On a mission to Nicaragua with her church and an organization that provides land for housing and cash-crop gardens to impoverished residents of Central America and Mexico, Karen Colclough helped families become self-reliant. But a life built on service was cut short during that April trip when Colclough, 37, was found dead near a beach in Montelimar, where she had gone to take photographs. She had been robbed and murdered by a local man.
From childhood, her life was one of humanitarian service and love of the natural world says her mother, Janet Colclough. “She was always sensitive to others’ feelings, happy, upbeat, and tried to see the good in everyone.” Karen cut her long hair for Locks of Love, a nonprofit group that provides wigs for cancer patients, and during high school and college breaks she volunteered with Habitat for Humanity.
At UNH Colclough majored in environmental conservation and outdoor education and was a leader in the Outing Club. There she met Heather Townsend Layton ’00, who became a close friend. After Layton graduated, the two women set off on a six-week road trip in a car so stuffed with belongings they christened it “The Abyss.” An experienced wilderness hiker, Colclough wasn’t fazed by the sight of nearby bear tracks when they camped and canoed in Glacier National Park. Remembering her friend’s adventurous spirit, Layton says, “Many people dream big but don’t pursue their dreams. Karen did.”.
Colclough’s enthusiasm spurred other friends and family to pursue life to the fullest. “If it weren’t for her, I wouldn’t have had the courage to live my lifelong dream of backpacking in Alaska,” says another friend, Cathy Coletti ’00, recalling their hiking trip in Denali National Park. When Colclough’s older brother, Mike ’04, found himself at loose ends after dropping out of his first college, she convinced him to apply to UNH, focus on his studies and join the Outing Club. “Karen encouraged me to stop staying put,” he says.
EMT-certified while at UNH, Colclough joined the ski patrol at Gunstock Mountain in Gilford, NH, after college. In 2003 she moved to Jackson Hole, Wyo., where she guided tours on the Upper Missouri River in Montana, worked with a state program assisting individuals with special needs, and taught adaptive skiing. Susannah Woodruff, who interviewed Colclough for a position with the U.S. Fish and Wildlife Service Wolf Recovery Program, recalls telling her that the predation study entailed skiing or hiking more than 20 miles a day tracking wolves, collaring sedated animals, and crawling into abandoned, often flea-ridden dens. “Karen’s smile kept spreading wider and wider,” she says. “I knew she would be perfect for the position.”

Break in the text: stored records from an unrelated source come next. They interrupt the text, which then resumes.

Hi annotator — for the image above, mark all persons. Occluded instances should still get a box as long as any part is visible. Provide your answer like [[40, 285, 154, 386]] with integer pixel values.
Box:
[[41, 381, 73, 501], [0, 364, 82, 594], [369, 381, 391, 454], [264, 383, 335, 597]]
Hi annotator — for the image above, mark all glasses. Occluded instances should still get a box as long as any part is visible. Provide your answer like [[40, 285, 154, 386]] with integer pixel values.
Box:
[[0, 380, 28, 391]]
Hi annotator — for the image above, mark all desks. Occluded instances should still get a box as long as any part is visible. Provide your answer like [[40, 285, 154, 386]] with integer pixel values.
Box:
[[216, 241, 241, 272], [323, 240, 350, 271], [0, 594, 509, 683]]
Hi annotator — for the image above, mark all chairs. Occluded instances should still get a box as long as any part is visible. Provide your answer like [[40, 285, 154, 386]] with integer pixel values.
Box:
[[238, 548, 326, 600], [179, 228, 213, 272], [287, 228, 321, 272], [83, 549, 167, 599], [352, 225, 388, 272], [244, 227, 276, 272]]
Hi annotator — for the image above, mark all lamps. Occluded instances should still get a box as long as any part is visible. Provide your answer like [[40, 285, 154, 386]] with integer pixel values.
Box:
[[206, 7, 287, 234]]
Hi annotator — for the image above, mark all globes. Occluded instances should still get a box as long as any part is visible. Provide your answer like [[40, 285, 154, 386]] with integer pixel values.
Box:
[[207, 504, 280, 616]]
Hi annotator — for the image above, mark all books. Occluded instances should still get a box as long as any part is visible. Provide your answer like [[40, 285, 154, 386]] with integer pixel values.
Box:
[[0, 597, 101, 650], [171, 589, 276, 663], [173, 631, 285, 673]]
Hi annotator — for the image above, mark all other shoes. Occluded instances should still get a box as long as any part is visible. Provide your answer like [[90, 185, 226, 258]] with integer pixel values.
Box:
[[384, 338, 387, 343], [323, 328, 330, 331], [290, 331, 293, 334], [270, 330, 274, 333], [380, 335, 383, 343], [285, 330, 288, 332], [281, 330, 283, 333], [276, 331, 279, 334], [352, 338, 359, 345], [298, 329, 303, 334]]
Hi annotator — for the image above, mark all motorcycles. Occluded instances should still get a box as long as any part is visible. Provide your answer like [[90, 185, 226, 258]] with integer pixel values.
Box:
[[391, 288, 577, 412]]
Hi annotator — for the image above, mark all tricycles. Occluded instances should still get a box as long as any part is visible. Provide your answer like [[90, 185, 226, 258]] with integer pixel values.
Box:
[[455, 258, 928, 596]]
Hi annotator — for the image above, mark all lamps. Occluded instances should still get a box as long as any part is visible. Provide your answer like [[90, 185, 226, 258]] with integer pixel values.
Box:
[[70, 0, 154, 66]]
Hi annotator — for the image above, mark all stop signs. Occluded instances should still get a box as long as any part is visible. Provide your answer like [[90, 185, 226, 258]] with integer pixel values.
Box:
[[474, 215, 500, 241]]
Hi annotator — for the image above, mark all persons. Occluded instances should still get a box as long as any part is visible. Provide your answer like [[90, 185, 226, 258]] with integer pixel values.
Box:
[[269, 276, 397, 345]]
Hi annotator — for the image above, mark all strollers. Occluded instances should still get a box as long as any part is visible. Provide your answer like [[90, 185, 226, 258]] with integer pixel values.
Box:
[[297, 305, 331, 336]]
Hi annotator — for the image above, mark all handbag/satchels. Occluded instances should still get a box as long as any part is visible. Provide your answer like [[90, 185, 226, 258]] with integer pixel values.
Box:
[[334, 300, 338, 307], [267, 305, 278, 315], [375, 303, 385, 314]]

When the circumstances of her death were announced, outraged Nicaraguan citizens and officials assisted police in finding her killer. Traced through the sale of her camera, a local man was arrested three days after her body was found and ultimately sentenced to 30 years in prison, the maximum sentence in Nicaragua.
Born on Christmas Day 1976, Colclough was memorialized on Easter Sunday 2014 by about 300 friends and family in Jackson Hole. The National Ski Patrol held a teleconferenced nationwide moment of silence. Massachusetts State Police escorted her body from Logan Airport to a second funeral attended by more than 200 people in Reading, Mass., near her hometown of Lynnfield. When the funeral procession passed the Lynnfield firehouse, department members stood at attention.